Hello Valerio,
First of all, I am far from being a specialist... Here is something I don't understand. Given a certain number of measurements.information is preserved through the matrix multiplication A. In other words, irrespective of matrix A, given enough measurement y, one can build a manifold that corresponds to the initial manifold of the initial data. Wouldn't be enough to do a good job for cracking future correspondences by Eve ? Not being a specialist I wonder if the passage of time like in the ECG example, you are not likely to improve the code breaking over time ?Could you enlighten me on this ?
Valerio kindly responded with:
Thanks Valerio !Dear Igor,(1) the code can definitely be broken if the matrix A remains the same.
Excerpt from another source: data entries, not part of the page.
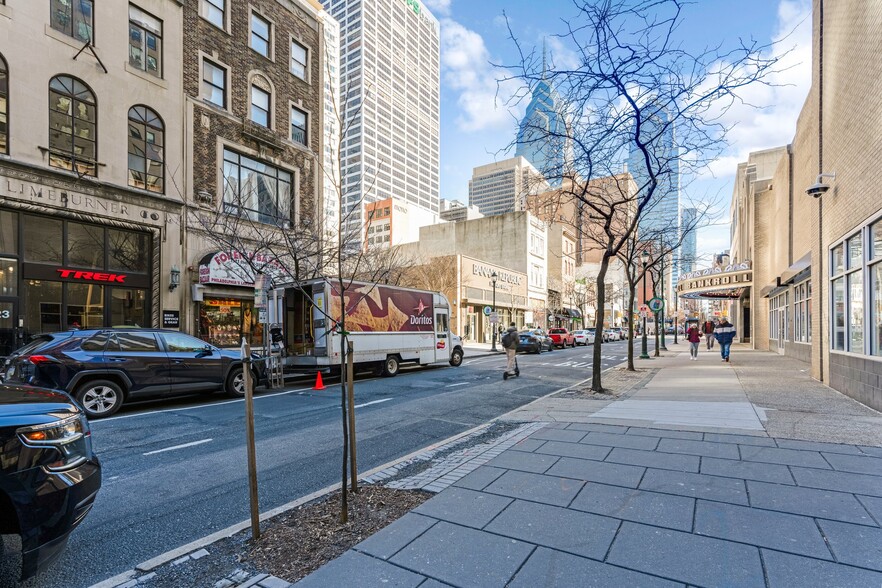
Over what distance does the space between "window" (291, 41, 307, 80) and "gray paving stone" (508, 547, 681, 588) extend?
25.0 metres

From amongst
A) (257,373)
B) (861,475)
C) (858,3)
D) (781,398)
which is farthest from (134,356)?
(858,3)

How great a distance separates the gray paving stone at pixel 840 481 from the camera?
4.07 metres

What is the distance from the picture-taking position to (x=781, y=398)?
364 inches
As an example, let y = Ax with x collecting n instances (i.e., messages, plaintexts) of an n dimensional vector and y collecting the resulting n projections (i.e. cryptograms, ciphertexts) where A_j a single row of a random sign matrix (i.e. a symmetric Bernoulli random vector), then breaking the code just takes a matrix inversion (with A_j the unknown) which succeeds providing there is no noise on y.The point is A is never the same twice for any pair of message x and ciphertext y since it is generated by a cryptographically secure pseudorandom number generator with a very long period (Mersenne Twister itself has an astronomical period of 2^(19937) symbols, and while not cryptographically robust it can be secured, see CryptMT).In a cryptographic sense (but pointing out that "multiclass" CS has no ambition of being cryptographically robust, it is just meant to provide basic, zero-cost data hiding in CS), considering the measurement matrix A deterministic or recurrent is equivalent to considering that the encryption key is not random, a hypothesis which might disturb even true cryptosystems.(2) ECG signals definitely show some periodicity, but this is broken by the fact that A is never the same twice provided that the PRNG is reliable (as you can see much of the system security is moved to the PRNG, which has a pretty long literature and is a basic building block for any cryptographic scheme). Attacks upgrading existing solutions with more priors (e.g. on the statistical properties of the signal) might exist, but they will probably be more complex or less accurate than "buying" the first-class user key.Thank you for your questions!